The Portfolio Committee on Health continued its nationwide public hearing process for the Tobacco Products and Electronic Delivery Systems Control Bill over the weekend, hearing mixed views from Cape Town and Cape Winelands-based groups in Paarl on Sunday.
The meeting saw academics specialising in issues around health, healthcare consultants, workers and representatives from health and tobacco trading present, all debating the bill, which seeks to drastically shake up the South African smoking scene where (according to the South African Medical Research Council) around 29.4% of the adult population is currently using tobacco products.
Western Cape residents presented contrasting views on the legislation that wants to:
- Declare indoor public places and certain outdoor areas 100% smoke-free;
- Ban the sale of cigarettes through vending machines;
- Require plain packaging with graphic health warnings and pictorials;
- Ban the display at point-of-sale;
- Regulate and control electronic nicotine delivery systems and non-nicotine delivery systems.
Those who rejected the bill based their arguments on moral, indigenous, and economic grounds, as well as accusing a lack of effective consultations during the drafting process.

- Material shown
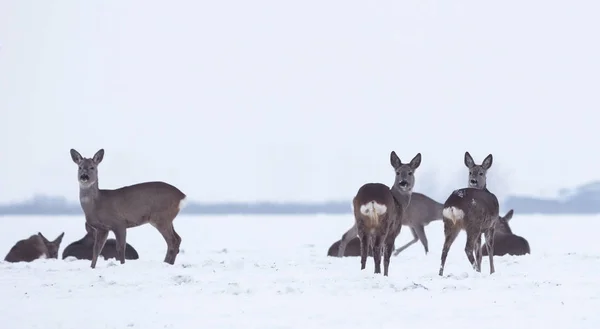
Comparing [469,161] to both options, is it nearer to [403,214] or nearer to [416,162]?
[416,162]

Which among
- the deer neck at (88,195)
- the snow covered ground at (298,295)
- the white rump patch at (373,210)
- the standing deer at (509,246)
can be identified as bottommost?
the snow covered ground at (298,295)

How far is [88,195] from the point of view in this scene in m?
17.8

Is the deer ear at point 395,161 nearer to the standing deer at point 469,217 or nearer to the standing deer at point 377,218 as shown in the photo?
the standing deer at point 377,218

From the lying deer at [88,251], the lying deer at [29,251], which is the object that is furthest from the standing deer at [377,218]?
the lying deer at [29,251]

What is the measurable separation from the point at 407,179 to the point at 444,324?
265 inches

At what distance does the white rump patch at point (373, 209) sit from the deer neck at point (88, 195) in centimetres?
606

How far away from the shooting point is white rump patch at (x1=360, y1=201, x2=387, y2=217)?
1434cm

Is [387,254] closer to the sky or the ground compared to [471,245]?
closer to the ground

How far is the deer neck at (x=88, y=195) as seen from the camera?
58.2 ft

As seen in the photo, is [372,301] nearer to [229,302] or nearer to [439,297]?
[439,297]

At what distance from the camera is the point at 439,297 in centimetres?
1148

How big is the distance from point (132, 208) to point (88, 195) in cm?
95

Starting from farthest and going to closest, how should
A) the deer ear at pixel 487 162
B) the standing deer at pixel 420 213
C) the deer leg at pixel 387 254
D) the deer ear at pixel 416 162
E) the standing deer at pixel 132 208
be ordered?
the standing deer at pixel 420 213
the standing deer at pixel 132 208
the deer ear at pixel 487 162
the deer ear at pixel 416 162
the deer leg at pixel 387 254

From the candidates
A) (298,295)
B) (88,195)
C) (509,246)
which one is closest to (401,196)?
(298,295)
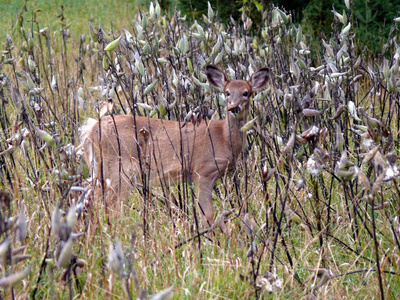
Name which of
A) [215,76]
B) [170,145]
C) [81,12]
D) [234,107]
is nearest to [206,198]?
[170,145]

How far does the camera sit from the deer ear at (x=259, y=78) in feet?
14.3

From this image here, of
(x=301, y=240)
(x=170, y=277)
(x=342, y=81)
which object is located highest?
(x=342, y=81)

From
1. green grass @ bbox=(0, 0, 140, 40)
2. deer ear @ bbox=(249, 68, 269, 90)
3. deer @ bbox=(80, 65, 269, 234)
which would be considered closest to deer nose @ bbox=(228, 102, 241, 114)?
deer @ bbox=(80, 65, 269, 234)

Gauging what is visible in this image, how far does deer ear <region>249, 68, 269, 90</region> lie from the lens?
4.36 metres

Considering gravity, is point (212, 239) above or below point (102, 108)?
below

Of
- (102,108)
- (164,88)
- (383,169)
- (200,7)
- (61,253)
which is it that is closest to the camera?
(61,253)

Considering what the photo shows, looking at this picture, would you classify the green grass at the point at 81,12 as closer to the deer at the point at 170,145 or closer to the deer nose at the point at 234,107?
the deer at the point at 170,145

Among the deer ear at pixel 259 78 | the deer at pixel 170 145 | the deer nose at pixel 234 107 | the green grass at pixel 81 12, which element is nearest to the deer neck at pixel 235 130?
the deer at pixel 170 145

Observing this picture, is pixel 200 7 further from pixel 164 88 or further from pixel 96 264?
pixel 96 264

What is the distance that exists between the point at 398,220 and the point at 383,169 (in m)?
0.63

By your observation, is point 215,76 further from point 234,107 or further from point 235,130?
point 234,107

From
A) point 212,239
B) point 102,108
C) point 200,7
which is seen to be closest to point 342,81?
point 212,239

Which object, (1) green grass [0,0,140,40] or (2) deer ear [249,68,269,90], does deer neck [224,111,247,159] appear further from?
(1) green grass [0,0,140,40]

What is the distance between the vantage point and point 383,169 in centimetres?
229
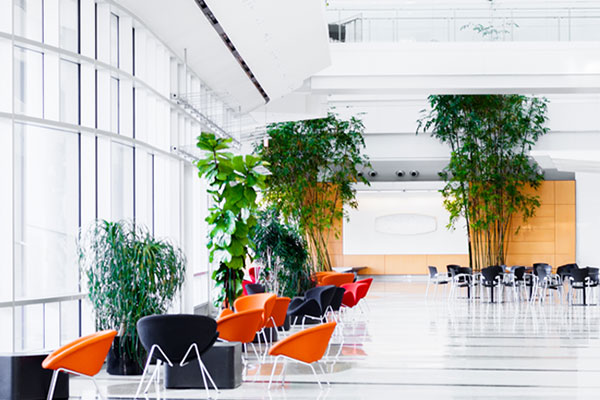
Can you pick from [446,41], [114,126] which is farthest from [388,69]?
[114,126]

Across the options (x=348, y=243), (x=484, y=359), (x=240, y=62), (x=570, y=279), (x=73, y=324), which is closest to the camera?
(x=73, y=324)

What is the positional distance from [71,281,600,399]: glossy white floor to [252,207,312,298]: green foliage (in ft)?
3.86

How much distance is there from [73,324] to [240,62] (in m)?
4.73

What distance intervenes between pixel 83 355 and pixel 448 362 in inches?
176

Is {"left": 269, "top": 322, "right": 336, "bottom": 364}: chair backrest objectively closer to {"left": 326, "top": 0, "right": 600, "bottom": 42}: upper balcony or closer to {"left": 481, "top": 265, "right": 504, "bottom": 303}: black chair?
{"left": 326, "top": 0, "right": 600, "bottom": 42}: upper balcony

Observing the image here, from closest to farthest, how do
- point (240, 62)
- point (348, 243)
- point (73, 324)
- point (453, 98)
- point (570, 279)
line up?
point (73, 324)
point (240, 62)
point (570, 279)
point (453, 98)
point (348, 243)

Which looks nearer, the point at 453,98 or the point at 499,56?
the point at 499,56

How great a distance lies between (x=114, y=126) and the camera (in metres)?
8.66

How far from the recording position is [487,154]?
66.3 feet

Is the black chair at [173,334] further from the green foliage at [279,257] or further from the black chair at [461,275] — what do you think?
the black chair at [461,275]

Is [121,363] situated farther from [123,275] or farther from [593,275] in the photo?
[593,275]

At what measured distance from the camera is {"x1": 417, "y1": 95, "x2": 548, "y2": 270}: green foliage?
19672mm

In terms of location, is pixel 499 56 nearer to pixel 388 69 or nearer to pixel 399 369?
pixel 388 69

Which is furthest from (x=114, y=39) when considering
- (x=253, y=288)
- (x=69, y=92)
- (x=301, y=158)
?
(x=301, y=158)
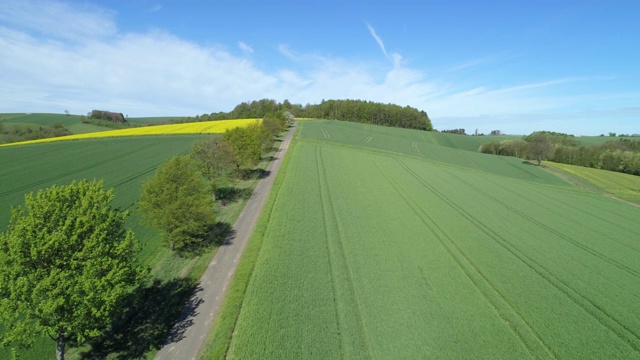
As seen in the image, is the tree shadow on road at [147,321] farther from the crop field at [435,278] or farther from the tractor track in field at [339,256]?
the tractor track in field at [339,256]

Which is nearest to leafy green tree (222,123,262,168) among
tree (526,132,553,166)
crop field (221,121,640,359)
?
crop field (221,121,640,359)

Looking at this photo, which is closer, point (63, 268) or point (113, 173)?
point (63, 268)

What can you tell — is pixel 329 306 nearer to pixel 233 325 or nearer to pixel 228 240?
pixel 233 325

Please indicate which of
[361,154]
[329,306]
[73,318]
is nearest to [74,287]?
[73,318]

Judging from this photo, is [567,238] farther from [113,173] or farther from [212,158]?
[113,173]

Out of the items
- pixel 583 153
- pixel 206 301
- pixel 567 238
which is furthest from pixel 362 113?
pixel 206 301

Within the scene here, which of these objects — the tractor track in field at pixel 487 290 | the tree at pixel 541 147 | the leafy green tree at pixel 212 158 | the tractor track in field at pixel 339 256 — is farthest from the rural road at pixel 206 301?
the tree at pixel 541 147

- Prompt A
In the hearings report, update the passage between "The Portfolio Committee" and "using tobacco products.", inclusive, so that "mixed views" reads "divided views".
- Prompt B
Does the hearings report support each statement? Answer yes or no, and quote the words that decide it.
(i) The Paarl hearing took place on a Sunday.
(ii) The bill would allow cigarettes to be sold through vending machines.
(iii) The South African Medical Research Council is cited for the share of adults using tobacco products.
The data play no part in this work.

- Exercise result A
The Portfolio Committee on Health continued its nationwide public hearing process for the Tobacco Products and Electronic Delivery Systems Control Bill over the weekend, hearing divided views from Cape Town and Cape Winelands-based groups in Paarl on Sunday.
The meeting saw academics specialising in issues around health, healthcare consultants, workers and representatives from health and tobacco trading present, all debating the bill, which seeks to drastically shake up the South African smoking scene where (according to the South African Medical Research Council) around 29.4% of the adult population is currently using tobacco products.

- Exercise result B
(i) Yes: "in Paarl on Sunday"
(ii) No: "Ban the sale of cigarettes through vending machines"
(iii) Yes: "(according to the South African Medical Research Council) around 29.4% of the adult population is currently using tobacco products"